What to see and do in the historic Deira district
Let's discover a neighbourhood teeming with character, centuries-old history and spectacular souks
Black ebony pepper, golden turmeric powder, rosebuds, cardamom, and flower tea. The oriental treasures of Dubai harken back to a time when spices represented precious commodities along the Silk Road, now housed in the Souks of Deira.
The area, one of the oldest in the city, is developed along the famous Creek and thrived thanks to trade, whose spirit is still alive and vibrant. In fact, ancient maps reveal commercial flows between Dubai and other countries in the region at the time when the Baniyas tribe dominated the spice route junction.
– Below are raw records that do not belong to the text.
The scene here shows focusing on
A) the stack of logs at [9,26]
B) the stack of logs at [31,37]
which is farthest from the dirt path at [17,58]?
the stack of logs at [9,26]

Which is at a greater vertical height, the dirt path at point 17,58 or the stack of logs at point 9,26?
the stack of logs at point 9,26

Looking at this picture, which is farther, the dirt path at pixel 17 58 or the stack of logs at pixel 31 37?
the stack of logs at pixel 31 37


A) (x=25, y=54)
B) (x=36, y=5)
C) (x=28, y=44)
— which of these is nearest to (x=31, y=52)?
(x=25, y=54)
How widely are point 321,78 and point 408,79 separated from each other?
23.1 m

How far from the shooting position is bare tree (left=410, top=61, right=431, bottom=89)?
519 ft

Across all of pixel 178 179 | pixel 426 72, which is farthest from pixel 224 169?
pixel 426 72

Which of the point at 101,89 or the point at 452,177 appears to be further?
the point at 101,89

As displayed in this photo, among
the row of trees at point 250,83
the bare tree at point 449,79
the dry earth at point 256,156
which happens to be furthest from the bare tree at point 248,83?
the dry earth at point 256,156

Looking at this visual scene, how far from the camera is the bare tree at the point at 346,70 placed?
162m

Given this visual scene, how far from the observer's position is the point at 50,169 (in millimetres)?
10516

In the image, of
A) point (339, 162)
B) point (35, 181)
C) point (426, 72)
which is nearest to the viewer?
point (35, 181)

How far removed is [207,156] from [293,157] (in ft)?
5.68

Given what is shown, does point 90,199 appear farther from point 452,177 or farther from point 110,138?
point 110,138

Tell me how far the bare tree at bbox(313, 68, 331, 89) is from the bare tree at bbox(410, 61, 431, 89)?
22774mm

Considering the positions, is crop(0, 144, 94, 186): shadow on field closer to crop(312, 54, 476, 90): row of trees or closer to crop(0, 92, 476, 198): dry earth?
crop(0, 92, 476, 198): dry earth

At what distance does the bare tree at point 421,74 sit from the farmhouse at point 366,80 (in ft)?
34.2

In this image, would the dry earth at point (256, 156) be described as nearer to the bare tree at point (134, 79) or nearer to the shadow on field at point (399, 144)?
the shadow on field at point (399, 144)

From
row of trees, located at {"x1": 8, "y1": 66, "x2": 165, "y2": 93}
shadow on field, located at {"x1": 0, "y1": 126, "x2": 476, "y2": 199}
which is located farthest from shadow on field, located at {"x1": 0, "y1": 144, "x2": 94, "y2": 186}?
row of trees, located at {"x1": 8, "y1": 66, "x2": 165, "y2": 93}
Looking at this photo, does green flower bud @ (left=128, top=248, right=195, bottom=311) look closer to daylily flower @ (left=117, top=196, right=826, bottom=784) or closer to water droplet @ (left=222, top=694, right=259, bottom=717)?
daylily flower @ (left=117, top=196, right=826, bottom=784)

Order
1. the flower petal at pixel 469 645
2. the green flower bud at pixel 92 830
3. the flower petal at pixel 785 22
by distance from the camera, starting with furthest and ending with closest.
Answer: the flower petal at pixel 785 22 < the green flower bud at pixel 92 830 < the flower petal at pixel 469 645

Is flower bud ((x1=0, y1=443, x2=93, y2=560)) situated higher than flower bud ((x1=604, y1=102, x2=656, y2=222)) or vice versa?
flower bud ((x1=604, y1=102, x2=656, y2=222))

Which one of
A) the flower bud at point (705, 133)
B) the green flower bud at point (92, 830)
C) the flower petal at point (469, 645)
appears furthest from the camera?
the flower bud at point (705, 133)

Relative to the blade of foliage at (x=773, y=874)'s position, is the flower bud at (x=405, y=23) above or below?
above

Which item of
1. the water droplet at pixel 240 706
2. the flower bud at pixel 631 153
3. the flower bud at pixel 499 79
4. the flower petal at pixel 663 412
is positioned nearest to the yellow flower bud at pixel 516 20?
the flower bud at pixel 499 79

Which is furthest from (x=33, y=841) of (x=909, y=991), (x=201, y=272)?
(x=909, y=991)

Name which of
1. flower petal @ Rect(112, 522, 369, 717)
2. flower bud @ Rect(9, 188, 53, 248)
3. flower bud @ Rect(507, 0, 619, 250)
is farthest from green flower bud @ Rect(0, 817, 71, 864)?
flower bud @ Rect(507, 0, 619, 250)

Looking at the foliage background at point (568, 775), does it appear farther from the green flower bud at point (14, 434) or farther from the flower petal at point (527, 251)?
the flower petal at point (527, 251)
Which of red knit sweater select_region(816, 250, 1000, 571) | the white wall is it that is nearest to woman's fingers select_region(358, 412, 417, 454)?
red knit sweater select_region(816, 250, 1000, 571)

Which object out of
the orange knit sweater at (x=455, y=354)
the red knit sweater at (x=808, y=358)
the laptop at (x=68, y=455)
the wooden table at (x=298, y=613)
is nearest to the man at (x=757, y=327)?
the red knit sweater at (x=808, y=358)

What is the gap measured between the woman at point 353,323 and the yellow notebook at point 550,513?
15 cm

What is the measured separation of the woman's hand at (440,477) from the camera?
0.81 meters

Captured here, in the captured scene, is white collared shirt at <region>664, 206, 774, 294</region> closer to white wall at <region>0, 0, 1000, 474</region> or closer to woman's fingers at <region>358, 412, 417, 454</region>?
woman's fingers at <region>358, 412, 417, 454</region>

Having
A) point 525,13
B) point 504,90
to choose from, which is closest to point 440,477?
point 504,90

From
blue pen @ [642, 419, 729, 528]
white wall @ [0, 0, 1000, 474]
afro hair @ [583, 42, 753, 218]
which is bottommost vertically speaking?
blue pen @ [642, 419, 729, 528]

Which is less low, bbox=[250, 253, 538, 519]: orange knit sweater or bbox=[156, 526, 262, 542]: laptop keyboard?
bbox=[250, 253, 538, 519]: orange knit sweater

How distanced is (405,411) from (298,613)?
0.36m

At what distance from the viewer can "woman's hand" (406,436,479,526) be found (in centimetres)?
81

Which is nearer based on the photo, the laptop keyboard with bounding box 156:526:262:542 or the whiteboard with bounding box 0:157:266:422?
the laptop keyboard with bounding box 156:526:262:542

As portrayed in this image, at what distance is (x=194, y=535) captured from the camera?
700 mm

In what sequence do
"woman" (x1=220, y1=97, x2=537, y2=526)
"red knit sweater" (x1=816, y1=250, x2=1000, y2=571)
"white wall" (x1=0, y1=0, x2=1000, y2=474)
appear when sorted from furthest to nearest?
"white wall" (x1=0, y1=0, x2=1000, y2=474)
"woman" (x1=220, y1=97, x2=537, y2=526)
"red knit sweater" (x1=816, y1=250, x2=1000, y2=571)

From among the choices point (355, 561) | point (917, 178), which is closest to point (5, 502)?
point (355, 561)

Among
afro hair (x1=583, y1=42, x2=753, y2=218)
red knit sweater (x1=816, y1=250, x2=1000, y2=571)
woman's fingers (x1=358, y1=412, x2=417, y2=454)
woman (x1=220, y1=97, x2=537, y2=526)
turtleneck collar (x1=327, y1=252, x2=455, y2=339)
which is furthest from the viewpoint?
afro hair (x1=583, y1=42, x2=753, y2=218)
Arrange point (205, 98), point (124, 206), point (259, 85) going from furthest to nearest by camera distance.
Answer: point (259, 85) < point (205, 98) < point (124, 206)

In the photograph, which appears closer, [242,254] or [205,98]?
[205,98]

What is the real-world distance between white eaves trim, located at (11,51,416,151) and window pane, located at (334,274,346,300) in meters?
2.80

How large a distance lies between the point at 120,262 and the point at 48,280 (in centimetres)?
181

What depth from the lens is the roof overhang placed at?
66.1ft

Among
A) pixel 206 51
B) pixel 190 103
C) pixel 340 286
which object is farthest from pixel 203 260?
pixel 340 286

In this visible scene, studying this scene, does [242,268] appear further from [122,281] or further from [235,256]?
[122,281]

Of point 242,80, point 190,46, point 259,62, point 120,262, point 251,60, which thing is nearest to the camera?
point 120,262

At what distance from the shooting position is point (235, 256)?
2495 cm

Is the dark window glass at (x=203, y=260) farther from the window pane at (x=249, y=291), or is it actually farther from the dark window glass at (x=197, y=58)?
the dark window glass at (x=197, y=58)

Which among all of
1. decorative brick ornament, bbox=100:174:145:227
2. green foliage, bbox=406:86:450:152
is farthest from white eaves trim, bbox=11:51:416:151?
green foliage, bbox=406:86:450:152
A time when merchandise, including stones and fragrances, were used in Cleopatra’s baths and at the court of Alexander the Great. Today these products enhance the culinary specialties of Asia, Africa, the Middle East, and Europe and perfume our homes. Inside the many shops that crowd the maze of the Souk’s streets, among the multitude of spices and aromas, there has always been one more precious than the others: saffron. “Better than buying gold!” shouts the vendor, holding a crimson-red pinch of it in his hands, addressing potential buyers.
By keeping to navigate the Deira district, not far from the tangled Spice Souk is the Gold Souk, where bracelets, necklaces, and ornaments of all kinds illuminate the shop windows and offer an incredible spectacle of luxury. Here haggling is a must and patience is key. During the negotiation, one will have the chance of knowing more than just the price as bargaining is a game of giving and taking, a social experience, and a way to better understand the culture. However, the Spices and Gold markets are not the only ones to color the streets of Deira. With a typical boat, the dhow, and for the cost of a dirham, it is possible to cross the river and reach the textile Souk. Arabian silks and Indian cotton enliven the alleys, and wonderful abayas attract the visitor’s attention. Strolling through the textile souk, it is not uncommon to find oneself in conversation with producers and tailors who are always eager to share the meticulous craftsmanship behind high-quality fabrics.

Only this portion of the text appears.